Consigne 1
Réécrivez les rangées à partir de celle qui contient "Answer in <instances>...</instances>." et jusqu'à la fin des rangées, en remplaçant "Answer in" par "Respond in" et en laissant tout le reste intact.
======== Texte extrait ========
Intérêts sur hypothèques

1 115,74 $

Fondation

9 185,45 $

Électricien

3 680,80 $

Plomberie

1 643,60 $

Isolation

2 726,09 $

Matériaux

5 046,23 $

Fosse septique

1 414,81 $

Main d'œuvre

5 193,38 $

Notaire

750,00 $

Évaluateur

575,13 $

Assurance

     188,50 $

Total

31 519,73 $

 

[9]              La dépense visant la fondation représente 35 % du montant actuellement payé sous cette rubrique, soit 26 244,00 $. Chacun des appelants en a déduit la moitié, tout comme pour les dépenses afférentes au 453 des Geais Bleus. Les travaux en question visaient la construction d’une nouvelle fondation, ce qui comprenait le soulèvement du chalet. Ils ont également aménagé le sous‑sol et les deux salles de bain, construit un escalier, remplacé le réseau électrique, la plomberie, l’isolation et le patio en bois traité de même que la galerie. Ils ont fait du terrassement et réparé la fosse septique.
======== Extraits de données ========
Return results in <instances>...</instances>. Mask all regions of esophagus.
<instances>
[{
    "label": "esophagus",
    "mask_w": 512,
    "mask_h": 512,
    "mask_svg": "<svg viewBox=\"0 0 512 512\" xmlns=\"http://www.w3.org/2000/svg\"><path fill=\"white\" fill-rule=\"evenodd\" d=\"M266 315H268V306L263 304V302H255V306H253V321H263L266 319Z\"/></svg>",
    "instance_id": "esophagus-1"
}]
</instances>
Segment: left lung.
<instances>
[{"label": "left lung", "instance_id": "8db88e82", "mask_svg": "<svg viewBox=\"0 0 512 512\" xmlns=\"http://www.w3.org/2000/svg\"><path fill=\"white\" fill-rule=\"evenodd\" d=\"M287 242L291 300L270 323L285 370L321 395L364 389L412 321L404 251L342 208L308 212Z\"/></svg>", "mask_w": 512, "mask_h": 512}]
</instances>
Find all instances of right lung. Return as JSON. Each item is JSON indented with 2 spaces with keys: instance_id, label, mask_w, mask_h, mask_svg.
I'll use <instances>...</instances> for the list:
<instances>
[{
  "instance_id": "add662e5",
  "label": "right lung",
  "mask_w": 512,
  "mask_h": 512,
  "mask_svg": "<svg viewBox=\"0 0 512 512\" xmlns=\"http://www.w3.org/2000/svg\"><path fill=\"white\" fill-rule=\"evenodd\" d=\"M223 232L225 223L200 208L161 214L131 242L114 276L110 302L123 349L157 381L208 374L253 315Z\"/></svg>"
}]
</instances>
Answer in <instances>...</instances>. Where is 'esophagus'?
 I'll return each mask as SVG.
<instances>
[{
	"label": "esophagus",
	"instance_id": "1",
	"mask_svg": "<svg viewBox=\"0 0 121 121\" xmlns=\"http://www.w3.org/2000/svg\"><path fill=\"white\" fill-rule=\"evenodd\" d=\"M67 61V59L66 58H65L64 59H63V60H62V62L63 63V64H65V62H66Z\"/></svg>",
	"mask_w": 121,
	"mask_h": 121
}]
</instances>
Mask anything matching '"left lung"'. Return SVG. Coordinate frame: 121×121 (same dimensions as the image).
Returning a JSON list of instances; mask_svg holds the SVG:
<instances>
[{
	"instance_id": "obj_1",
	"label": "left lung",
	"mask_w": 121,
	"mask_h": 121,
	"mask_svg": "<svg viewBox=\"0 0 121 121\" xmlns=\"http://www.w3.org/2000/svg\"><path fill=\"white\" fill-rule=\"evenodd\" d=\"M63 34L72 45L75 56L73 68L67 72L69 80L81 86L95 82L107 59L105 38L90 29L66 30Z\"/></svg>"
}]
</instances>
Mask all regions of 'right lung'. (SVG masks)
========
Consigne 2
Selon le texte extrait, quel pourcentage du montant payé sous la rubrique de la fondation la dépense visant la fondation représente-t-elle ?

Réponse 1
Respond in <instances>...</instances>. Where is 'esophagus'?
 I'll return each mask as SVG.
<instances>
[{
	"label": "esophagus",
	"instance_id": "1",
	"mask_svg": "<svg viewBox=\"0 0 121 121\" xmlns=\"http://www.w3.org/2000/svg\"><path fill=\"white\" fill-rule=\"evenodd\" d=\"M67 61V59L66 58H65L64 59H63V60H62V62L63 63V64H65V62H66Z\"/></svg>",
	"mask_w": 121,
	"mask_h": 121
}]
</instances>
Mask anything matching '"left lung"'. Return SVG. Coordinate frame: 121×121 (same dimensions as the image).
Returning a JSON list of instances; mask_svg holds the SVG:
<instances>
[{
	"instance_id": "obj_1",
	"label": "left lung",
	"mask_w": 121,
	"mask_h": 121,
	"mask_svg": "<svg viewBox=\"0 0 121 121\" xmlns=\"http://www.w3.org/2000/svg\"><path fill=\"white\" fill-rule=\"evenodd\" d=\"M63 34L72 45L75 56L73 68L67 72L69 80L81 86L95 82L107 59L105 38L90 29L66 30Z\"/></svg>"
}]
</instances>
Mask all regions of 'right lung'. (SVG masks)

Réponse 2
35 %, soit 26 244,00 $.